(Activity)
Reproduce the passage of the lattice surgery text between "Current approaches to" and "purpose of lattice surgery.", inclusive.

(Excerpted text)
╭──

= Lattice surgery =

In quantum computing, lattice surgery is a method for executing logical gates between two error-corrected qubits. Lattice surgery introduces the concepts of "merging" and "splitting" logical qubits. Managed properly, these operations can execute a logical CNOT gate between two logical qubits. Originally defined for surface code quantum error correction, the technique was later extended to other codes such as quantum low density parity check (QLDPC) codes.

Current approaches to fault-tolerant quantum computing rely on surface codes which encode a single logical qubit in many physical qubits. However, every surface code is only designed to encode a single qubit. In order to actually do computation, these individual qubits must be able to talk to one another, and that is the purpose of lattice surgery.

The successful demonstration of lattice surgery is seen by many to be a necessary step to achieving large-scale quantum computers.

== Background ==

=== Quantum error correction ===
The dominant method for quantum error correction are topological codes such as color codes and surface codes. These codes use many physical qubits to implement a single logical qubit. Such arrays of physical qubits are the lattices of lattice surgery. However, such codes only encode a single qubit.

== Demonstrations ==
Lattice surgery has been experimentally demonstrated in trapped ions, superconducting qubits, and neutral atoms.

╰──

[Entries contained in a dataset]
╭──

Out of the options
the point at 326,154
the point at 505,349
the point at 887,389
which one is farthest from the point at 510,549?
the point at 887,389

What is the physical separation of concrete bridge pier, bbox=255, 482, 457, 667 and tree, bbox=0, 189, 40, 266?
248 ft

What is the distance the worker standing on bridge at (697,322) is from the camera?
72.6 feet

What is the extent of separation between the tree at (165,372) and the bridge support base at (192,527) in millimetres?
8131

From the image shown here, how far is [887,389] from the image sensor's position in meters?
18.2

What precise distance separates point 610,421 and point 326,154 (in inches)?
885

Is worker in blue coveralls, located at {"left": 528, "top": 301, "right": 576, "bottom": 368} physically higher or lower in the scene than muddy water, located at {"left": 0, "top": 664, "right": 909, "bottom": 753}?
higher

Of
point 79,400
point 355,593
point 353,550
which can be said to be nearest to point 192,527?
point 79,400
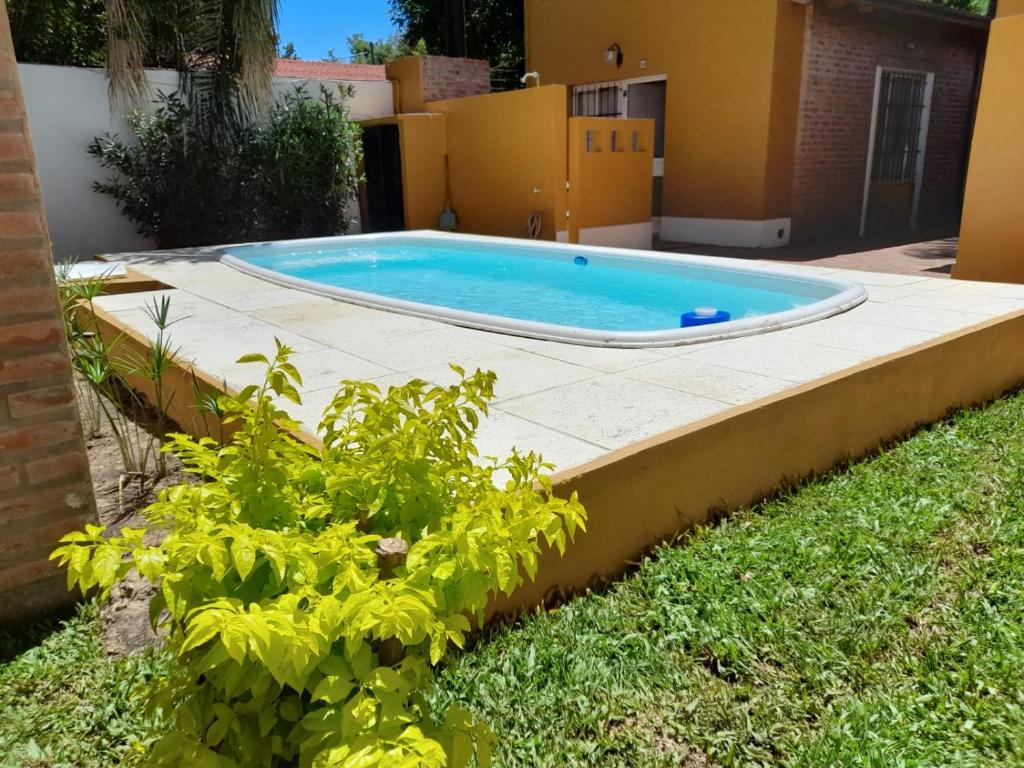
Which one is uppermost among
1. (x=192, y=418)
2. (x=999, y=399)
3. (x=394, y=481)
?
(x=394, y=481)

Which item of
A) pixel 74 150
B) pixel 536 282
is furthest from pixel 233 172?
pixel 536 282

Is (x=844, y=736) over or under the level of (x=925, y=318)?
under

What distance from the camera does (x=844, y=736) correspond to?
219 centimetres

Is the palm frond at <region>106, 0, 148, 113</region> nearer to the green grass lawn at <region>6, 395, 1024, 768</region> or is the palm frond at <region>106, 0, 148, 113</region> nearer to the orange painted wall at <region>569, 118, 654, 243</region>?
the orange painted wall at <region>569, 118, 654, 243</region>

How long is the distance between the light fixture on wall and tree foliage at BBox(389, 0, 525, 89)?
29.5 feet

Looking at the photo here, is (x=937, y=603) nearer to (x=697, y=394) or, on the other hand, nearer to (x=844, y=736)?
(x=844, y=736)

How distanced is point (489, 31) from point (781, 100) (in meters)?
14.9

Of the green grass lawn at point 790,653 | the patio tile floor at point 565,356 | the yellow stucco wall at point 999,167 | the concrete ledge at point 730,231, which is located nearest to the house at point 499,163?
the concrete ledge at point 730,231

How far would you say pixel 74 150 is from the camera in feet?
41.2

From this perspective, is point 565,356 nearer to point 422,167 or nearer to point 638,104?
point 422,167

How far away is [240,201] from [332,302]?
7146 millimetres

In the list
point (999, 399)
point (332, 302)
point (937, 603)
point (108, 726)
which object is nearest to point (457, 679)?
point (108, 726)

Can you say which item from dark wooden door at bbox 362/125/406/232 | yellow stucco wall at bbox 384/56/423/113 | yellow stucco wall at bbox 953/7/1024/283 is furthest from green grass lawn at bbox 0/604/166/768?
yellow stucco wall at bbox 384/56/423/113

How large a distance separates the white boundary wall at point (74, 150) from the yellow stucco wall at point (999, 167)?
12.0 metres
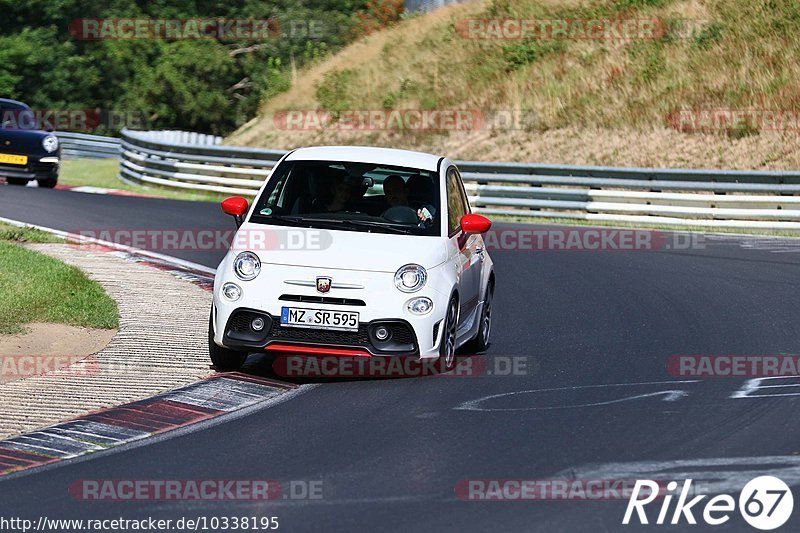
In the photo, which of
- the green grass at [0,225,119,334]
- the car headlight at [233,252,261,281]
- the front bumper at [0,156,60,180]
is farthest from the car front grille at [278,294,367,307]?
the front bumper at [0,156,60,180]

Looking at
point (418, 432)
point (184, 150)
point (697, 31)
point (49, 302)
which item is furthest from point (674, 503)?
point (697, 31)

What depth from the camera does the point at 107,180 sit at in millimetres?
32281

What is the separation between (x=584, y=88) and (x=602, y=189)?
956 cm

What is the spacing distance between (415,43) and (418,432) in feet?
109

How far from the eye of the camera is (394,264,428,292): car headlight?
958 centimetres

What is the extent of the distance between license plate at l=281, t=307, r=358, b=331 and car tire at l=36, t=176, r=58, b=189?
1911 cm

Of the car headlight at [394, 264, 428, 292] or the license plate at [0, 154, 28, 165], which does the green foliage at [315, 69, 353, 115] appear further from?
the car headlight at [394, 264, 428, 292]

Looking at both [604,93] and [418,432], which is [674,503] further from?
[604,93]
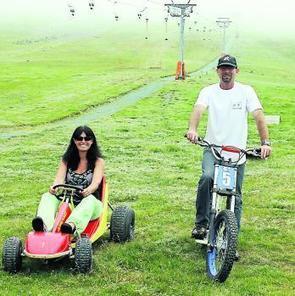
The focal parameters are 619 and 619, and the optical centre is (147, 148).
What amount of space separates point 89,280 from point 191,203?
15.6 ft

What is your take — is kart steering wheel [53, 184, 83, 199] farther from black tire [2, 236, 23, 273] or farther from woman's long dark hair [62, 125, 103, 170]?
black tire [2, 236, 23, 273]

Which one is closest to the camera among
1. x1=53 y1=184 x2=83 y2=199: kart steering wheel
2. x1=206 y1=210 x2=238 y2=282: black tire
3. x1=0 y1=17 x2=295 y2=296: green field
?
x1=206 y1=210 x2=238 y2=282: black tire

╰──
╭──

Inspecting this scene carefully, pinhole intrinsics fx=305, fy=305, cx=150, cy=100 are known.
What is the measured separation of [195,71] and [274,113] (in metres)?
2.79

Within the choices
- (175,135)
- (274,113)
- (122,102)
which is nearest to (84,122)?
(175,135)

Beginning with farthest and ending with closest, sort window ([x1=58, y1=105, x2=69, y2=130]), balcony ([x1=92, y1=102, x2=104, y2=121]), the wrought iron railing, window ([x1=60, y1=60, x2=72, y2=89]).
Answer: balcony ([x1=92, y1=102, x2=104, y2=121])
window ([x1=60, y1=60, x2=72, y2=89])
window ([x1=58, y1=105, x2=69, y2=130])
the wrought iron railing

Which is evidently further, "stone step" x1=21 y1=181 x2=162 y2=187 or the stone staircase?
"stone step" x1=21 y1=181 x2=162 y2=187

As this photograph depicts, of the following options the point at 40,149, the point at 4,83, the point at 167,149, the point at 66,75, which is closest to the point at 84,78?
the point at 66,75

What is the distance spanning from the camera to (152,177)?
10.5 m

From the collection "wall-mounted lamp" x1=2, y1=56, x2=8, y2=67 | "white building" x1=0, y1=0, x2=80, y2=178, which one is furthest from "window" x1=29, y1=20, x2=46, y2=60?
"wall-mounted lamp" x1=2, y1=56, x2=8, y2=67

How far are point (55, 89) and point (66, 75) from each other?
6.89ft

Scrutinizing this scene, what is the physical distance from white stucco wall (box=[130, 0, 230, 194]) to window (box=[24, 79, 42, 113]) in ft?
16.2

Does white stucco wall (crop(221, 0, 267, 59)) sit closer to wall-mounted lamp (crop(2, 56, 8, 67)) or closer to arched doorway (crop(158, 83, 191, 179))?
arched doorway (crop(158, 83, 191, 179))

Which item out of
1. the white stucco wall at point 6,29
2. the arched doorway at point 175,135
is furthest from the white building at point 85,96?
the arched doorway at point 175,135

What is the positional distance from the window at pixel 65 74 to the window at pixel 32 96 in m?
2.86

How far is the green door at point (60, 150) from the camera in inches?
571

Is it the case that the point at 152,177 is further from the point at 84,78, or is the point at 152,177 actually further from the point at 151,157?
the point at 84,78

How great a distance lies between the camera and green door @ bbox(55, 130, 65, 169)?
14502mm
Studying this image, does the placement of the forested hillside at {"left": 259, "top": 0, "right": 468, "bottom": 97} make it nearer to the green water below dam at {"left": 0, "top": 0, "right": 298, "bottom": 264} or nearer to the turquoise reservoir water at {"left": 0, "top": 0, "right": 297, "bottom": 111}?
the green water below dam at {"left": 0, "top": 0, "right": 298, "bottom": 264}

╰──

(Exercise solution)
Current approaches to fault-tolerant quantum computing rely on surface codes which encode a single logical qubit in many physical qubits. However, every surface code is only designed to encode a single qubit. In order to actually do computation, these individual qubits must be able to talk to one another, and that is the purpose of lattice surgery.